After a flood covered fields in gravel and silt in the small village of Ruidoso Downs, an informal race track was built on the fields in the 1940s. Bets varied from as "little as a bag of oats or $10,000 to $50,000 was being bet." A rodeo stand was moved from the village of Capitan, New Mexico to the field in 1945. Arizona investor Eugene Hensley bought the racetrack in 1953, becoming its general manager. Over the next decade the facility would undergo a number of expansions, and around 1957, the All American Futurity was created by Hensley, Carl Mercer, and cowboy musician Ray Reed. Held at the racetrack on Labor Day starting in 1959, they added The Rainbow Futurity in 1964. In 1988 the majority of Ruidoso Downs Race Track was purchased by R.D. Hubbard. Though the track had fallen into disrepair, within a year Hubbard and a business partner invested several million dollars into improving the track. 1989 also saw the addition of simulcast racing and wagering, while Hubbard bought out Allred in 1991. Soon a sales pavilion and sports theatre were constructed, which is where the Ruidoso Select Yearling Sale is held. The facilities have also housed camel and ostrich races, as well as concerts by artists such as Toby Keith and Emilio Navaira. An adjacent casino was opened by the Hubbards in 1999. The 1937 Kentucky Derby trophy won by War Admiral is typically kept on display at Ruidoso Downs.

In 2024 Ruidoso Downs was affected by a number of natural disasters. In June of that year, the city of Ruidoso Downs was evacuated due to two wildfires. The track was then hit by several storms in the month that followed, causing heavy rain and flooding. On July 21, the day after flooding washed out part of the track and caused the cancellation of the latter part of the racing program, track management announced that the remainder of that year's Ruidoso Downs meet would be moved to The Downs at Albuquerque in Albuquerque, New Mexico. The move would affect that year's All American Futurity and supporting races.

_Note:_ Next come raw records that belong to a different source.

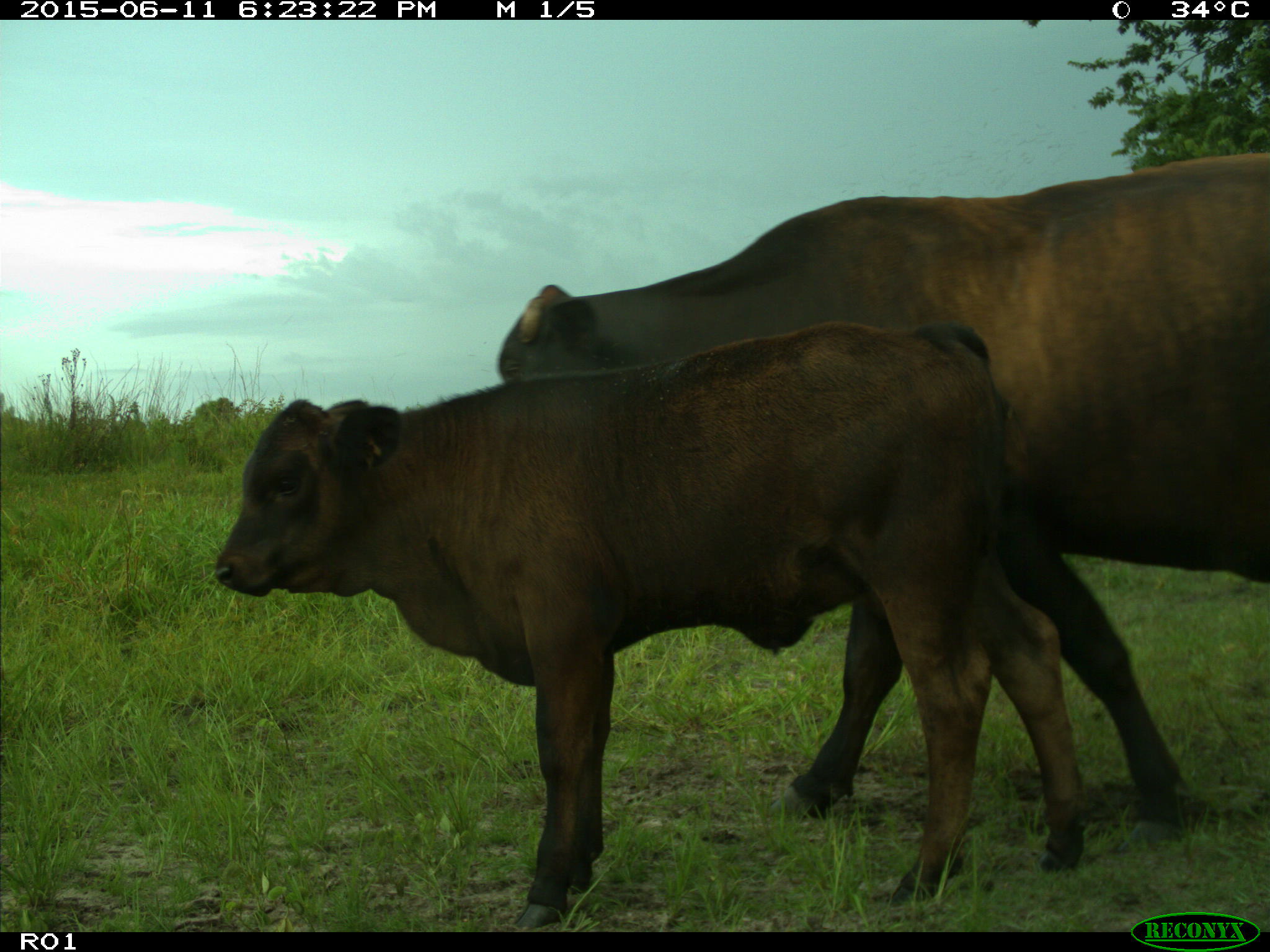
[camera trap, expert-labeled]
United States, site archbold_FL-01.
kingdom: Animalia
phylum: Chordata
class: Mammalia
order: Artiodactyla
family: Bovidae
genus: Bos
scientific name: Bos taurus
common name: domestic cow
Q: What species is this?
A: Bos taurus (domestic cow).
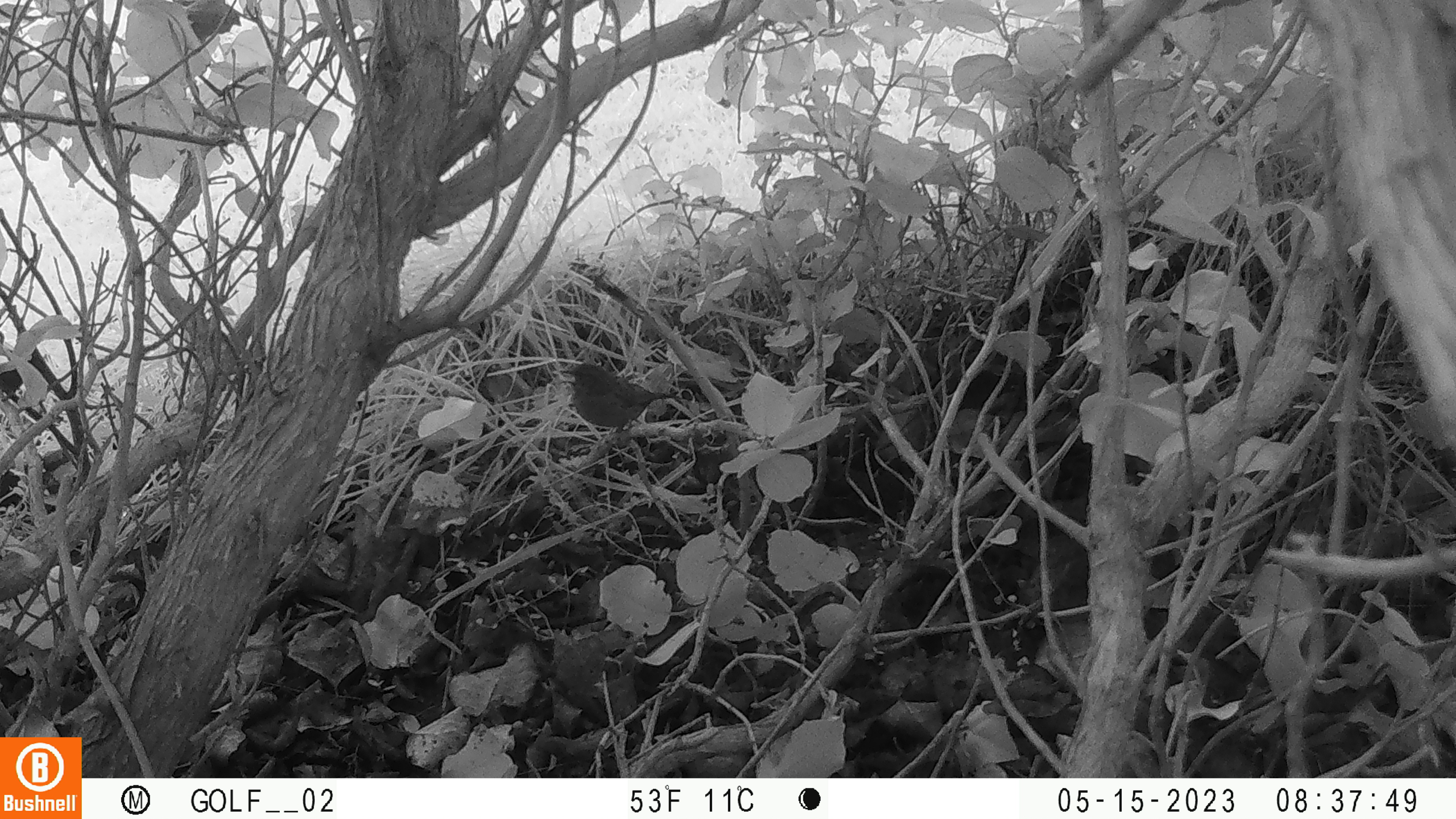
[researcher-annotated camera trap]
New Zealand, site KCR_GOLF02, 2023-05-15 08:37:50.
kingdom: Animalia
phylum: Chordata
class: Aves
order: Passeriformes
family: Prunellidae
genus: Prunella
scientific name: Prunella modularis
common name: dunnock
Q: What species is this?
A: Dunnock (Prunella modularis).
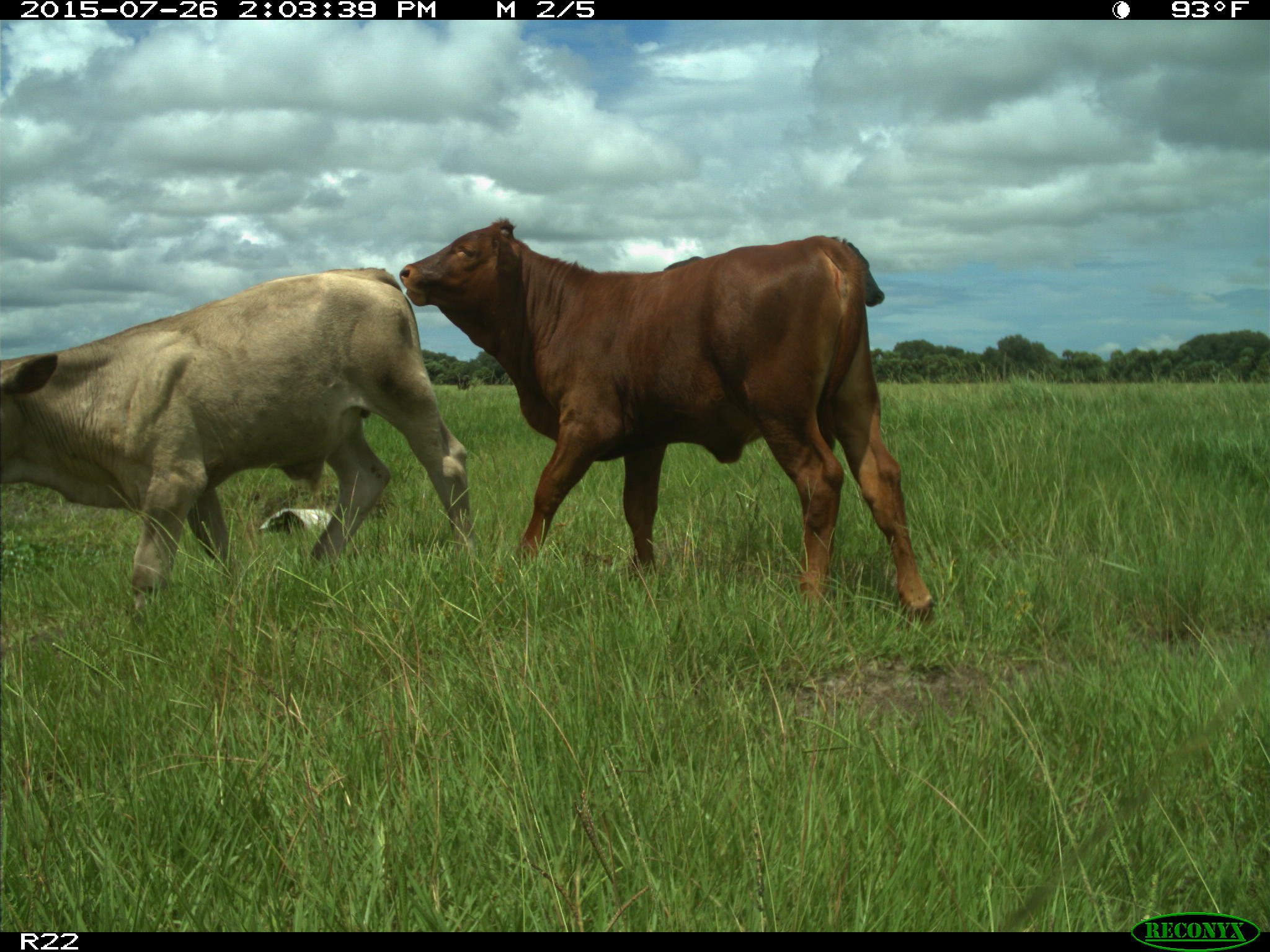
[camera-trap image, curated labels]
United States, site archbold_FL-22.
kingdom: Animalia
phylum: Chordata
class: Mammalia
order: Artiodactyla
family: Bovidae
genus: Bos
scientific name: Bos taurus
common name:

In February 2025 track management announced that Ruidoso Downs would focus exclusively on Quarter Horse racing for that year, adding that repairs from the floods were continuing. However, in July the track was once again affected by heavy flooding and the rest of the year's racing was cancelled. At the time of the cancellation announcement, there was no word on the fate of the 2025 All American Futurity.

==Physical attributes==
Ruidoso Downs has two dirt courses: a 550-yard straightaway used exclusively for Quarter Horse races, and a 7/8-mile dirt oval for Thoroughbred races, longer-distance Quarter Horse races and training.